L’attaque la plus percutante de Conti s’est avérée être la dernière. Fin juin, le site Web public de Conti, où il avait raillé le Costa Rica et d’autres victimes, a été fermé, tout comme son site de négociations sur le dark web, ont déclaré des chercheurs en sécurité.

Au fur et à mesure que les attaques se déroulaient, Mora a déclaré que son équipe avait dormi à peine quatre heures par nuit pendant près d’un mois pour ralentir la progression des pirates dans d’autres ministères. L’Espagne a envoyé son propre logiciel de protection contre les rançongiciels MicroClaudia, qui a été développé par son Centre national de cryptologie.
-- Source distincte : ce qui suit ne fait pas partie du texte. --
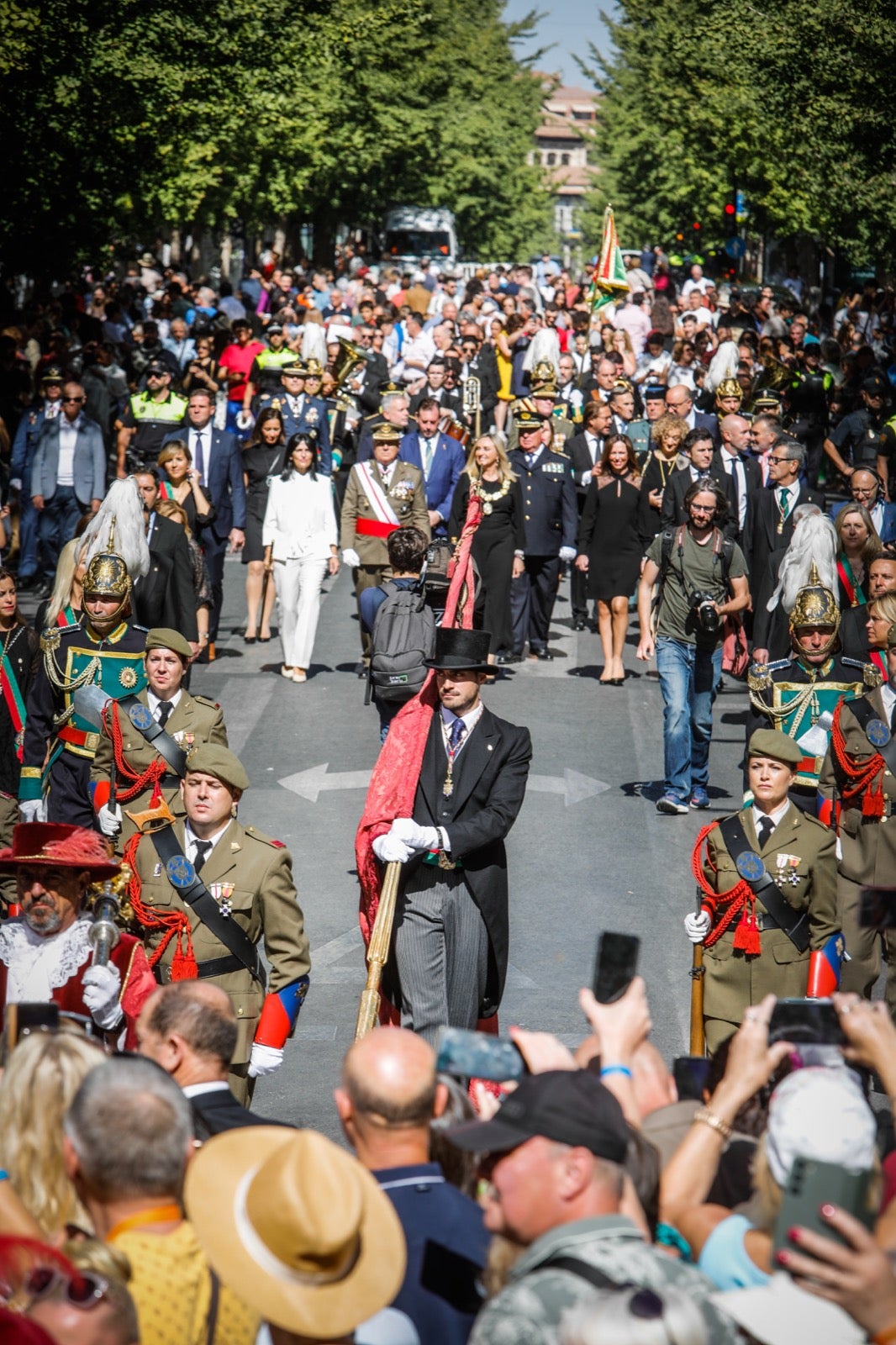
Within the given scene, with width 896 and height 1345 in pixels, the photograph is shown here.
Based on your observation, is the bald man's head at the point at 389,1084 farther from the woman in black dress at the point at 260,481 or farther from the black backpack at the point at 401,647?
the woman in black dress at the point at 260,481

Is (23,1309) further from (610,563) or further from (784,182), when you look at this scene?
(784,182)

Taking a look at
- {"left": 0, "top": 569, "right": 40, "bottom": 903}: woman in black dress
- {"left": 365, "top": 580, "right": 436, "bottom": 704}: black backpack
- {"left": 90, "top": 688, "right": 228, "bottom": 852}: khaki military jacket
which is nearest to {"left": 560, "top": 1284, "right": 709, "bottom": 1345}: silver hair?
{"left": 90, "top": 688, "right": 228, "bottom": 852}: khaki military jacket

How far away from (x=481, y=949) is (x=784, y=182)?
99.5 feet

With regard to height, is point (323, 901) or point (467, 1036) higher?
point (467, 1036)

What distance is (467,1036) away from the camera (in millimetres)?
4082

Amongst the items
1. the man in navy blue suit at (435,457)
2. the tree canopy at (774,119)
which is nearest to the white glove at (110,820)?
the man in navy blue suit at (435,457)

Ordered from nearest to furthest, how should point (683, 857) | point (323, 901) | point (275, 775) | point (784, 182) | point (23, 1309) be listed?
point (23, 1309)
point (323, 901)
point (683, 857)
point (275, 775)
point (784, 182)

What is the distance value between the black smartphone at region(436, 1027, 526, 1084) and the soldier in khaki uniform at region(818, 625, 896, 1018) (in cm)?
460

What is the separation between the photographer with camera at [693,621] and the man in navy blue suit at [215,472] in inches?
197

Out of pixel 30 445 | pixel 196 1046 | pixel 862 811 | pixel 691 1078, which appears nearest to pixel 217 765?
pixel 196 1046

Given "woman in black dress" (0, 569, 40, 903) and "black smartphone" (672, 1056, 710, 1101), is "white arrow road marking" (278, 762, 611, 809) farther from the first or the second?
"black smartphone" (672, 1056, 710, 1101)

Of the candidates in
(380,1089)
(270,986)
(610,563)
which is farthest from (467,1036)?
(610,563)

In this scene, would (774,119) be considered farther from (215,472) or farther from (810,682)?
(810,682)

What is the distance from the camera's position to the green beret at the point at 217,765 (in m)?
6.76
Les États-Unis ont envoyé des équipes pour aider, avec des logiciels et l’expertise de Microsoft, IBM et Cisco, et le département d’État américain a offert une prime allant jusqu’à 15 millions de dollars pour traduire Conti ou ses partisans en justice.

Rejetant les critiques de Chaves, Mora a déclaré que sans leur rythme de travail et leur coopération après l’attaque, “nous aurions eu 50 cas comme le ministère des Finances”.

Mais les efforts du Costa Rica pour reprendre le contrôle de leurs systèmes informatiques se sont accompagnés de la disparition de Conti, compliquant davantage leurs efforts. Un responsable occidental qui a été informé des enquêtes a déclaré que même si Chaves avait accepté de payer la rançon, qui variait de 20 millions de dollars à 1 million de dollars, il n’est «pas clair qui était à l’autre bout du fil. En juin, personne ne répondait au téléphone, au sens figuré.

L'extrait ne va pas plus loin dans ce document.